It probably won't help if I say pretty please, right?


----------



## n-ster (Jun 2, 2009)

I want a run at 4662mhz HT ON ! (222x21)


----------



## computertechy (Jun 2, 2009)

Thrackan said:


> It probably won't help if I say pretty please, right?


----------



## Fitseries3 (Jun 2, 2009)

when you see it, 


you'll shit bricks...









i'll give it a bit before i tell you.


----------



## Fitseries3 (Jun 2, 2009)

any guesses?


----------



## mlee49 (Jun 2, 2009)

Either your planning on WC'ing your desk/keyboard or that 4x120mm is goin in the i7-2-GO!

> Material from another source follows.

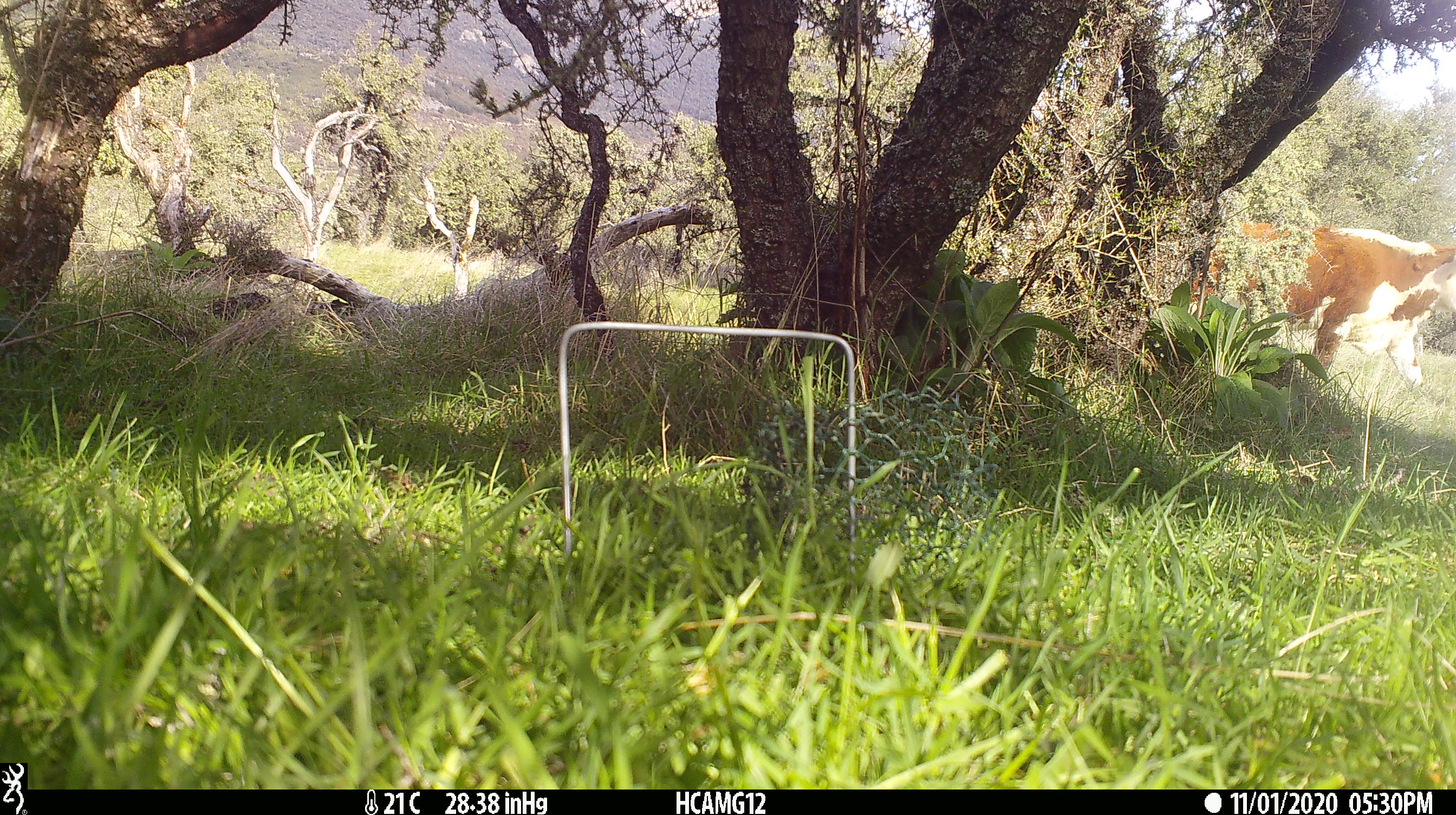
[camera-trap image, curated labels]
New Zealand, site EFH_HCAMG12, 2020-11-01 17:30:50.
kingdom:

I would question your clearance but then I'd expect this:


----------



## Fitseries3 (Jun 2, 2009)




----------



## crazy pyro (Jun 2, 2009)

I'm really rather surprised at seeing a stock intel heatsink on anything Fit...


----------



## erocker (Jun 2, 2009)

Sweet dude!  You are going to have some extremely sweaty balls during those benching runs!


----------



## Fitseries3 (Jun 2, 2009)

Rofl!

they barely get over room temp


----------



## mudkip (Jun 2, 2009)

sweaty balls lol


----------



## 1Kurgan1 (Jun 2, 2009)

Fitseries3 said:


> Rofl!
> 
> they barely get over room temp



Your balls or the processor?


----------



## Fitseries3 (Jun 2, 2009)

water/rads

not the balls.


----------



## 1Kurgan1 (Jun 2, 2009)

Suppose thats a good thing.


----------



## Chicken Patty (Jun 2, 2009)

crazy, fit why dont you add more fans on each side, total of 12 fans


----------



## Fitseries3 (Jun 2, 2009)

too loud. i did it this way so im only using 4 instead of 8. 

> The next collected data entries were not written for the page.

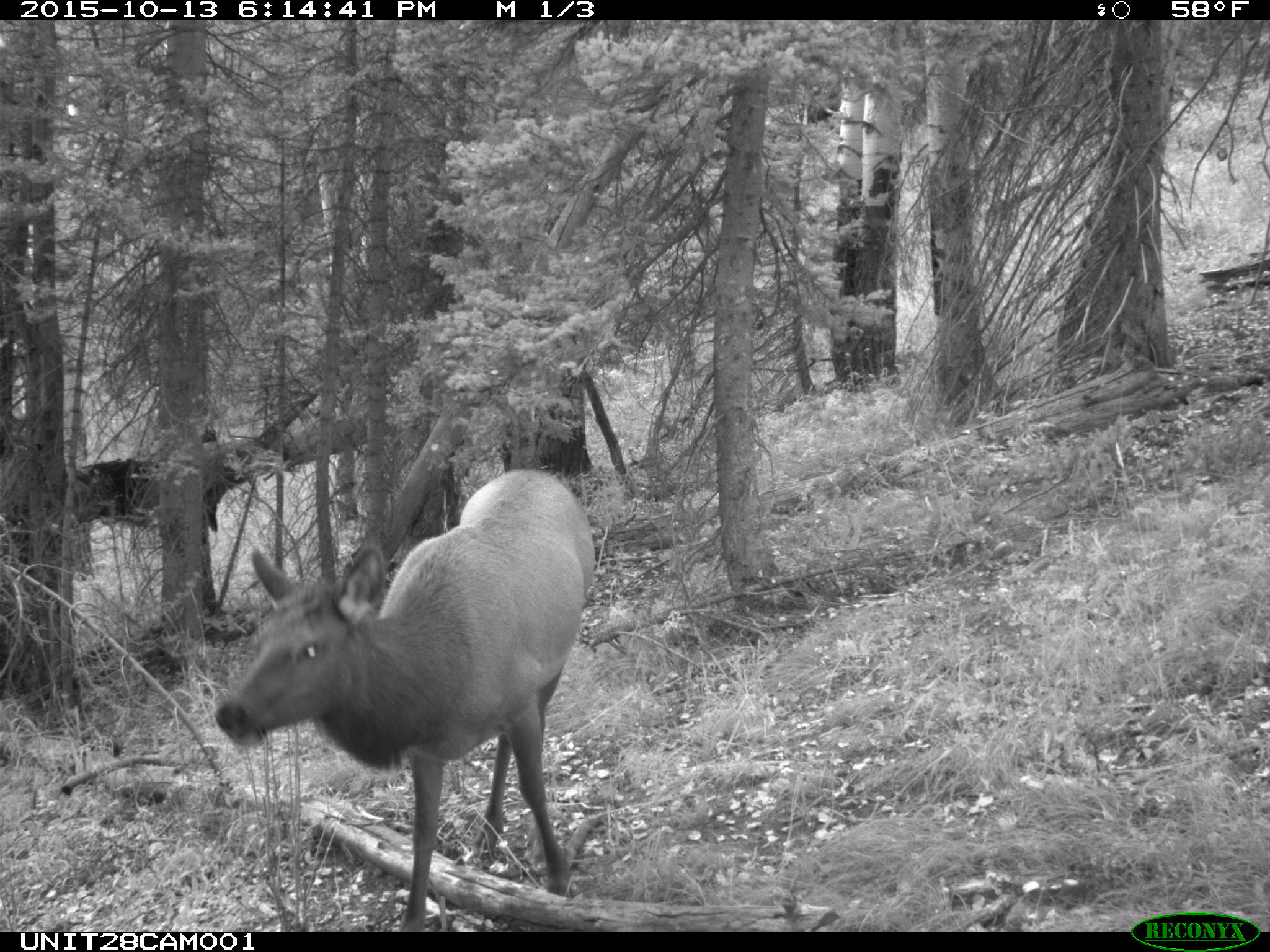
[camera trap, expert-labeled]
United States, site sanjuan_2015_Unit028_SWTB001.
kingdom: Animalia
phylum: Chordata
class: Mammalia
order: Artiodactyla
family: Cervidae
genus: Cervus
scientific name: Cervus elaphus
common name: red deer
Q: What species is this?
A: Cervus elaphus (red deer).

it will cut down on the noise and power consumption.


----------



## Chicken Patty (Jun 2, 2009)

Fitseries3 said:


> too loud. i did it this way so im only using 4 instead of 8.
> 
> it will cut down on the noise and power consumption.



true, got a point.  You think temps will be hurt much using 4 as opposed to eight fans?


----------



## Fitseries3 (Jun 2, 2009)

nope. any flow through these at all will be more than enough. the size keeps temps at a minimum.


----------



## Fitseries3 (Jun 2, 2009)

mlee49 said:


> Either your planning on WC'ing your desk/keyboard or that 4x120mm is goin in the i7-2-GO!
> 
> I would question your clearance but then I'd expect this:
> http://www.forumsextreme.com/images/Funny_Pictures_Star-Wars_Lack_of_Faith.jpg



4x140mm

A LOT bigger.

these rads are 80mm longer and 20mm wider than a 4x120 rad


----------



## Chicken Patty (Jun 2, 2009)

Fitseries3 said:


> nope. any flow through these at all will be more than enough. the size keeps temps at a minimum.



I see.

Hey fit, simple question.  Its related in a way but a bit off topic.  If you dont mind, if you do just PM me.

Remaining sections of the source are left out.